Portland’s Transportation Future: Back to the Past?
By Jeffrey Carlson
Cascade Policy Institute
In the optimistic decades of the 1950s and 60s, Americans had bold visions for the future. In the area of personal transportation, flying cars, spaceships, and even Star Trek transporters seemed just around the corner. Today those ideas might seem fanciful, but they were forward-thinking concepts.
Contrast these forward-thinking concepts to Portland City Commissioner Sam Adams’ vision presented to the City Club last Friday. Adams asked, “What would Portland look like if we implemented solutions to global warming and peak oil? It would look a lot like Portland circa 1920, a time when the main means of motion were your feet, streetcars and bikes.”

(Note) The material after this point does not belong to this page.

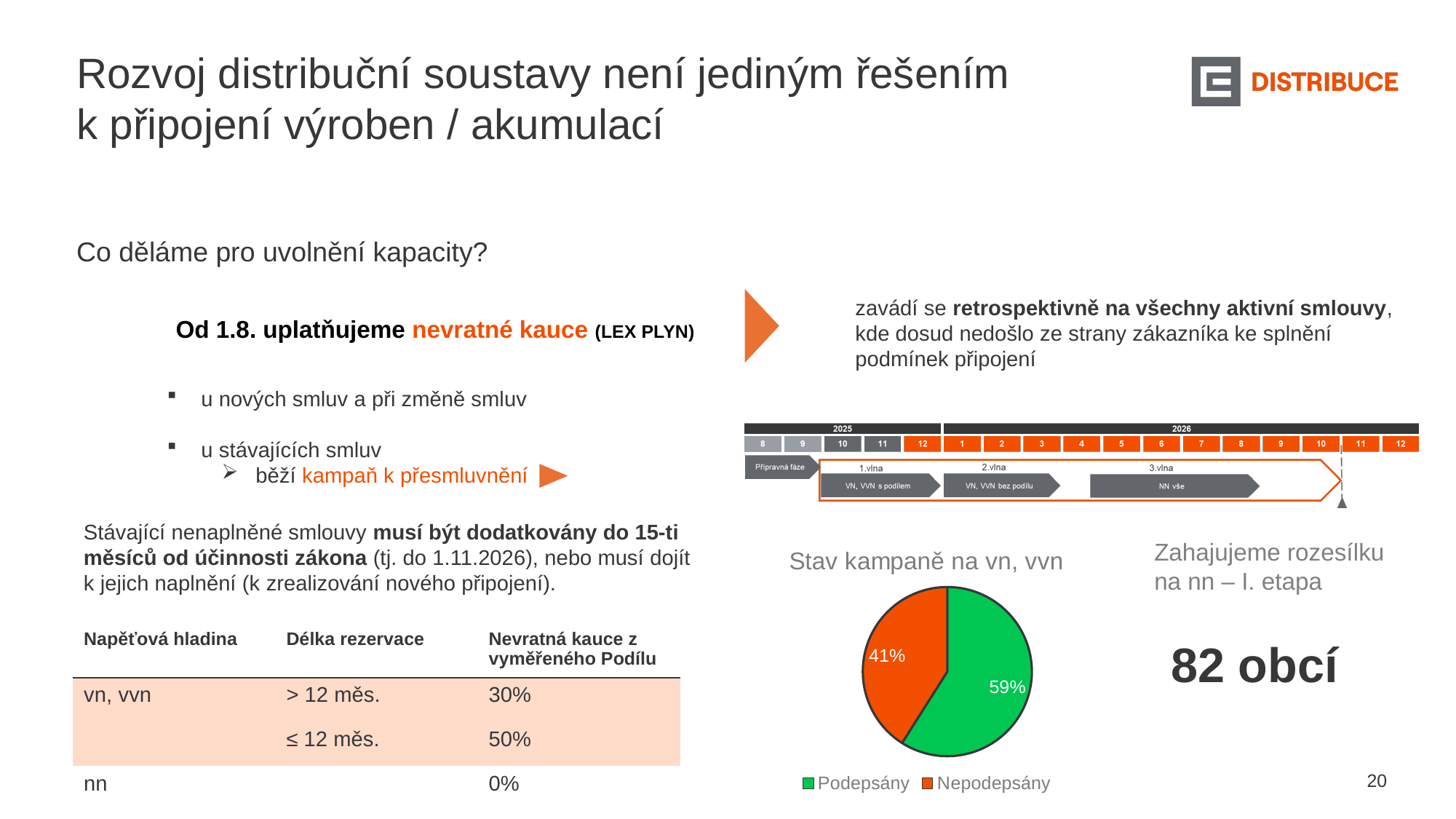
In the pie chart "Stav kampaně na vn, vvn", what is the difference in percentage points between Podepsány and Nepodepsány? 18 percentage points In the pie chart "Stav kampaně na vn, vvn", what share is labelled for Nepodepsány? 41% In the pie chart "Stav kampaně na vn, vvn", what colour is the Nepodepsány slice? orange How many entries does the legend of the pie chart "Stav kampaně na vn, vvn" list? 2 What kind of chart is shown under the title "Stav kampaně na vn, vvn"? pie chart How many slices does the pie chart "Stav kampaně na vn, vvn" have? 2 In the pie chart "Stav kampaně na vn, vvn", which slice is the largest? Podepsány In the pie chart "Stav kampaně na vn, vvn", what share is labelled for Podepsány? 59% In the pie chart "Stav kampaně na vn, vvn", which is larger: Podepsány or Nepodepsány? Podepsány In the pie chart "Stav kampaně na vn, vvn", which slice is the smallest? Nepodepsány In the pie chart "Stav kampaně na vn, vvn", what colour is the Podepsány slice? green What is the title of the pie chart on the slide? Stav kampaně na vn, vvn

Adams’ vision for Portland’s future is essentially to bring us back to the past. While Americans in the fifties saw personal transportation and endless possibilities as their future, Adams wants people to be dependent on fixed-rail streetcars.
Adams laments the lack of funds for repairing city roads and bridges used by all Portlanders, but he also advocates using antiquated and expensive streetcars to solve congestion and maintenance, and other problems. It is like asking people to switch from PCs back to typewriters to save electricity.
Adams should drop this antiquated vision and look to make Portland’s road system safe and efficient. He should help us travel freely around town, not saddle us with yesterday’s technology.
Jeffrey Carlson is a research associate at Cascade Policy Institute, a Portland, Oregon-based think tank.